Readers of this book will gain their own sense of comparative global haiku, and inevitably, also one of comparative translation. Haiku of all cultures outside Japan has learned from translations of Japanese haiku; and haiku that reads like haiku is in a sense still a translated Japanese form, even if originally composed in English. The haiku from non-English cultures presented here are, then, further translated/mediated into English. Cécile Rousselet, in a chapter-length study on Russian haiku notes that translation in this field is even more complicated, as Russian haiku poets often also write in English or French (her own chapter has been translated from French). She writes of Russian haiku in terms of its proximal geographic relation with Japan, and notes that there is a preoccupation in Russian haiku with destruction; for instance, this, by Marcel Mart:

And I, like the snow,

I was clean, I was dirty …

I will reduce myself to nothing.

A different kind of comparativeness comes to the fore in Phillip Rowland’s chapter (he writes as the editor of NOON: A Journal of the Short Poem), which considers haiku in relation to other approaches to the contemporary short poem. The composition of his chapter is refreshing: after so many chapters of literary criticism combined with literary history, Rowland’s research also involved survey questions for poets and editors of poetry journals, regarding the publishing of haiku.
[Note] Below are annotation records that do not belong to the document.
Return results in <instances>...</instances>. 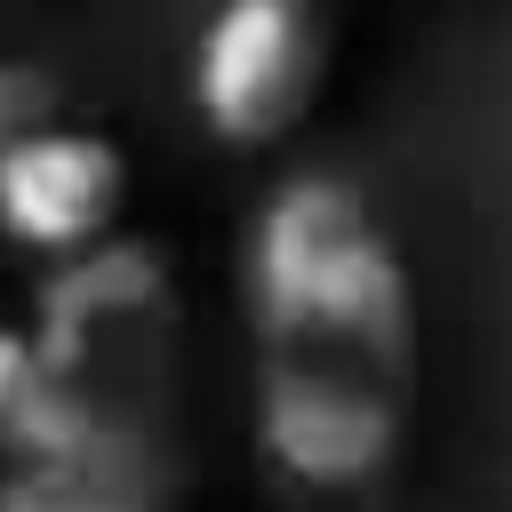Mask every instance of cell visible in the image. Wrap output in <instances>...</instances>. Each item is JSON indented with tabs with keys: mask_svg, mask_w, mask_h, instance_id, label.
I'll return each mask as SVG.
<instances>
[{
	"mask_svg": "<svg viewBox=\"0 0 512 512\" xmlns=\"http://www.w3.org/2000/svg\"><path fill=\"white\" fill-rule=\"evenodd\" d=\"M256 448L304 496H368L416 424L424 328L400 240L360 184L288 176L248 224Z\"/></svg>",
	"mask_w": 512,
	"mask_h": 512,
	"instance_id": "obj_1",
	"label": "cell"
},
{
	"mask_svg": "<svg viewBox=\"0 0 512 512\" xmlns=\"http://www.w3.org/2000/svg\"><path fill=\"white\" fill-rule=\"evenodd\" d=\"M32 416L24 456L112 464L184 488V296L152 240H112L56 264L32 304Z\"/></svg>",
	"mask_w": 512,
	"mask_h": 512,
	"instance_id": "obj_2",
	"label": "cell"
},
{
	"mask_svg": "<svg viewBox=\"0 0 512 512\" xmlns=\"http://www.w3.org/2000/svg\"><path fill=\"white\" fill-rule=\"evenodd\" d=\"M328 88V8L320 0H216L192 48V104L200 120L264 152L304 128V112Z\"/></svg>",
	"mask_w": 512,
	"mask_h": 512,
	"instance_id": "obj_3",
	"label": "cell"
},
{
	"mask_svg": "<svg viewBox=\"0 0 512 512\" xmlns=\"http://www.w3.org/2000/svg\"><path fill=\"white\" fill-rule=\"evenodd\" d=\"M128 208V160L96 128H32L0 160V232L32 256L80 264L120 240Z\"/></svg>",
	"mask_w": 512,
	"mask_h": 512,
	"instance_id": "obj_4",
	"label": "cell"
},
{
	"mask_svg": "<svg viewBox=\"0 0 512 512\" xmlns=\"http://www.w3.org/2000/svg\"><path fill=\"white\" fill-rule=\"evenodd\" d=\"M176 480L112 472V464H56L24 456L0 472V512H176Z\"/></svg>",
	"mask_w": 512,
	"mask_h": 512,
	"instance_id": "obj_5",
	"label": "cell"
},
{
	"mask_svg": "<svg viewBox=\"0 0 512 512\" xmlns=\"http://www.w3.org/2000/svg\"><path fill=\"white\" fill-rule=\"evenodd\" d=\"M24 416H32V336L0 328V464H16Z\"/></svg>",
	"mask_w": 512,
	"mask_h": 512,
	"instance_id": "obj_6",
	"label": "cell"
},
{
	"mask_svg": "<svg viewBox=\"0 0 512 512\" xmlns=\"http://www.w3.org/2000/svg\"><path fill=\"white\" fill-rule=\"evenodd\" d=\"M48 120H56V88H48V72H32V64H0V160H8L16 136L48 128Z\"/></svg>",
	"mask_w": 512,
	"mask_h": 512,
	"instance_id": "obj_7",
	"label": "cell"
}]
</instances>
He admits that his strategy was not completely successful (neither quantitatively nor qualitatively), but his questions remained useful as a method for structuring his chapter, and for reflection on haiku publishing. His imaging of editorial decision made me think that there is something particular about the headspace of reading haiku: that my appreciation of haiku is increased in the process of reading this (excellent) collection of essays with its quoted haiku (haiku being an ideal form for quotation, which makes me wonder about its failure to take off more generally as an object for graduate study, or one of close reading, as far as I can tell) because I am reading within a headspace different to my usual poetry reading headspace. While Rowland provides convincing examples (such as lines from a Jorie Graham poem) of haiku as a liminal and relational form, nevertheless its strength makes me think of it as its own genre – to an extent. Haiku is lyric poetry. But perhaps it – and maybe not it alone (think of short Persian forms, for example) – makes us realise to what extent lyric is a European form, and that to refer to lyric as a distinct category alongside epic, narrative, and dramatic poetry, while constructive, also conceals the ways that genre is, and has been, historically produced in non-European literatures.
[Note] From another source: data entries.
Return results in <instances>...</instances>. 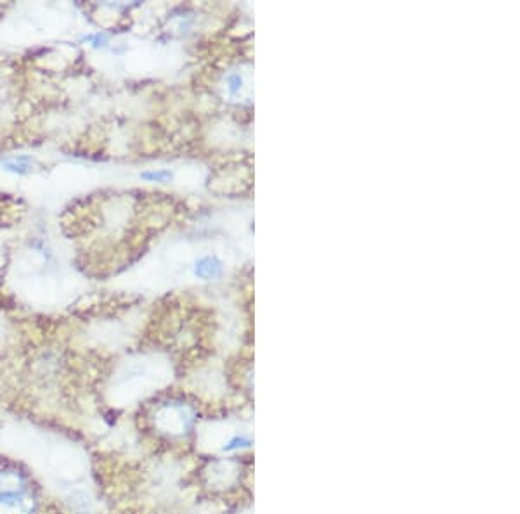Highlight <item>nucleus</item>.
Masks as SVG:
<instances>
[{
  "label": "nucleus",
  "instance_id": "f257e3e1",
  "mask_svg": "<svg viewBox=\"0 0 520 514\" xmlns=\"http://www.w3.org/2000/svg\"><path fill=\"white\" fill-rule=\"evenodd\" d=\"M35 509L30 495L16 492L0 495V514H32Z\"/></svg>",
  "mask_w": 520,
  "mask_h": 514
},
{
  "label": "nucleus",
  "instance_id": "f03ea898",
  "mask_svg": "<svg viewBox=\"0 0 520 514\" xmlns=\"http://www.w3.org/2000/svg\"><path fill=\"white\" fill-rule=\"evenodd\" d=\"M193 272L198 279L203 281H214L219 279L224 272V264L219 257L215 255H205L200 260H196L195 267H193Z\"/></svg>",
  "mask_w": 520,
  "mask_h": 514
},
{
  "label": "nucleus",
  "instance_id": "7ed1b4c3",
  "mask_svg": "<svg viewBox=\"0 0 520 514\" xmlns=\"http://www.w3.org/2000/svg\"><path fill=\"white\" fill-rule=\"evenodd\" d=\"M23 478L16 471H0V495L21 492Z\"/></svg>",
  "mask_w": 520,
  "mask_h": 514
},
{
  "label": "nucleus",
  "instance_id": "20e7f679",
  "mask_svg": "<svg viewBox=\"0 0 520 514\" xmlns=\"http://www.w3.org/2000/svg\"><path fill=\"white\" fill-rule=\"evenodd\" d=\"M2 165L7 171H13V173H18V175H26L33 170L35 159L30 158V156H18V158L7 159V161H4Z\"/></svg>",
  "mask_w": 520,
  "mask_h": 514
},
{
  "label": "nucleus",
  "instance_id": "39448f33",
  "mask_svg": "<svg viewBox=\"0 0 520 514\" xmlns=\"http://www.w3.org/2000/svg\"><path fill=\"white\" fill-rule=\"evenodd\" d=\"M172 177H174L172 170H167V169L146 170L140 173V178L146 182H169V180H172Z\"/></svg>",
  "mask_w": 520,
  "mask_h": 514
},
{
  "label": "nucleus",
  "instance_id": "423d86ee",
  "mask_svg": "<svg viewBox=\"0 0 520 514\" xmlns=\"http://www.w3.org/2000/svg\"><path fill=\"white\" fill-rule=\"evenodd\" d=\"M243 89V76L240 73H231L227 76V90L231 94H238Z\"/></svg>",
  "mask_w": 520,
  "mask_h": 514
},
{
  "label": "nucleus",
  "instance_id": "0eeeda50",
  "mask_svg": "<svg viewBox=\"0 0 520 514\" xmlns=\"http://www.w3.org/2000/svg\"><path fill=\"white\" fill-rule=\"evenodd\" d=\"M85 40H89V42H92V44L94 45H104V42H106V37L104 35H101V33H99V35H90V37H85Z\"/></svg>",
  "mask_w": 520,
  "mask_h": 514
}]
</instances>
The final, formal, chapter is by haiku poet Ban’ya Natsuishi: a short provocative chapter where he addresses the mediocrity of humanising haiku that is, ultimately, about the writer’s (clichéd) feelings, in contrast to haiku’s cosmic possibilities, as exemplified in Basho. Finally, a brief afterword, by Anita Patterson, reflects on the history of haiku as an influence on, and as a form that was useful for, African Jamaican and African American poets. Patterson refers to haiku as a ‘peacebuilding’ form, and for English poetry at least, haiku is a form that, while not outside history or colonialism, is nevertheless relatively free of the fraught class and race relations that operate in the Anglosphere. Or,

Relatively free

Of the race and class fraughtness

Of the Anglosphere

I regret not being able to instil these syllabically correct three lines with what Couchoud refers to as haiku’s ‘very definition’: ‘a brief astonishment!’